Saved entries:
--

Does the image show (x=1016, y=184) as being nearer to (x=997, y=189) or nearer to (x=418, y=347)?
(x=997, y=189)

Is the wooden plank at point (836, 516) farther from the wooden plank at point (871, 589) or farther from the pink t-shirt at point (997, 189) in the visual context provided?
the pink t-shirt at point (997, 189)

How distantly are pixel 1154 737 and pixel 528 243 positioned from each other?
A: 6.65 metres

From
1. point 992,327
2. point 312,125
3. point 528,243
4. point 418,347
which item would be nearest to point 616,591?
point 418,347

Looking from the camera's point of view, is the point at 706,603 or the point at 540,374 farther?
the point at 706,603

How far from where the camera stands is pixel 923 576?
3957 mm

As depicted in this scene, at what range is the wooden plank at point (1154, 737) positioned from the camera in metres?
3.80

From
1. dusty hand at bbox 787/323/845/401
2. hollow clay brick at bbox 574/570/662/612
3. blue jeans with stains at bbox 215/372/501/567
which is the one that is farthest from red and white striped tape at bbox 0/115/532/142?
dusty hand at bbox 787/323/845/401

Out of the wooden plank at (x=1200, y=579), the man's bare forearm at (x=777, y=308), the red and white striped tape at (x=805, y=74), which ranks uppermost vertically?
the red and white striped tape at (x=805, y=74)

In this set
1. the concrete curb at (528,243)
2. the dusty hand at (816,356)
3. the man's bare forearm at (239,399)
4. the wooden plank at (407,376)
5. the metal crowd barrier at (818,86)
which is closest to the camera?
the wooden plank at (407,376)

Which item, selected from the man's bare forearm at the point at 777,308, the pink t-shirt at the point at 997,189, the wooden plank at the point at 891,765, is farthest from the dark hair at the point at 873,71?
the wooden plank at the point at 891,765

--

- _Exercise objective_
Please quote all of the lines above verbatim, from first to last.

- _Output of the task_
Does the image show (x=1016, y=184) as being nearer to (x=997, y=189) or nearer to (x=418, y=347)?
(x=997, y=189)

Is the wooden plank at point (836, 516) farther from the wooden plank at point (871, 589) or farther from the pink t-shirt at point (997, 189) in the visual context provided?
the pink t-shirt at point (997, 189)

How distantly are pixel 1154 737 and pixel 528 243 positioned from each other?
A: 6.65 metres

From
1. point 992,327
2. point 312,125
3. point 528,243
4. point 418,347
which item would be nearest to point 616,591?
point 418,347

Looking from the camera's point of view, is the point at 706,603 or the point at 540,374 farther?
the point at 706,603

How far from where the camera stands is pixel 923 576?
3957 mm

As depicted in this scene, at what range is the wooden plank at point (1154, 737) positioned from the camera in metres?
3.80

From
1. dusty hand at bbox 787/323/845/401
2. hollow clay brick at bbox 574/570/662/612
3. blue jeans with stains at bbox 215/372/501/567
which is the one that is farthest from red and white striped tape at bbox 0/115/532/142?
dusty hand at bbox 787/323/845/401

Out of the wooden plank at (x=1200, y=579), the man's bare forearm at (x=777, y=308), the red and white striped tape at (x=805, y=74), which ranks uppermost vertically?
the red and white striped tape at (x=805, y=74)

In this set
1. the concrete curb at (528,243)
2. the dusty hand at (816,356)
3. the man's bare forearm at (239,399)
4. the wooden plank at (407,376)
5. the metal crowd barrier at (818,86)
which is closest to the camera?
the wooden plank at (407,376)

Which item, selected from the man's bare forearm at the point at 777,308, the pink t-shirt at the point at 997,189, the wooden plank at the point at 891,765, is farthest from the dark hair at the point at 873,71?
the wooden plank at the point at 891,765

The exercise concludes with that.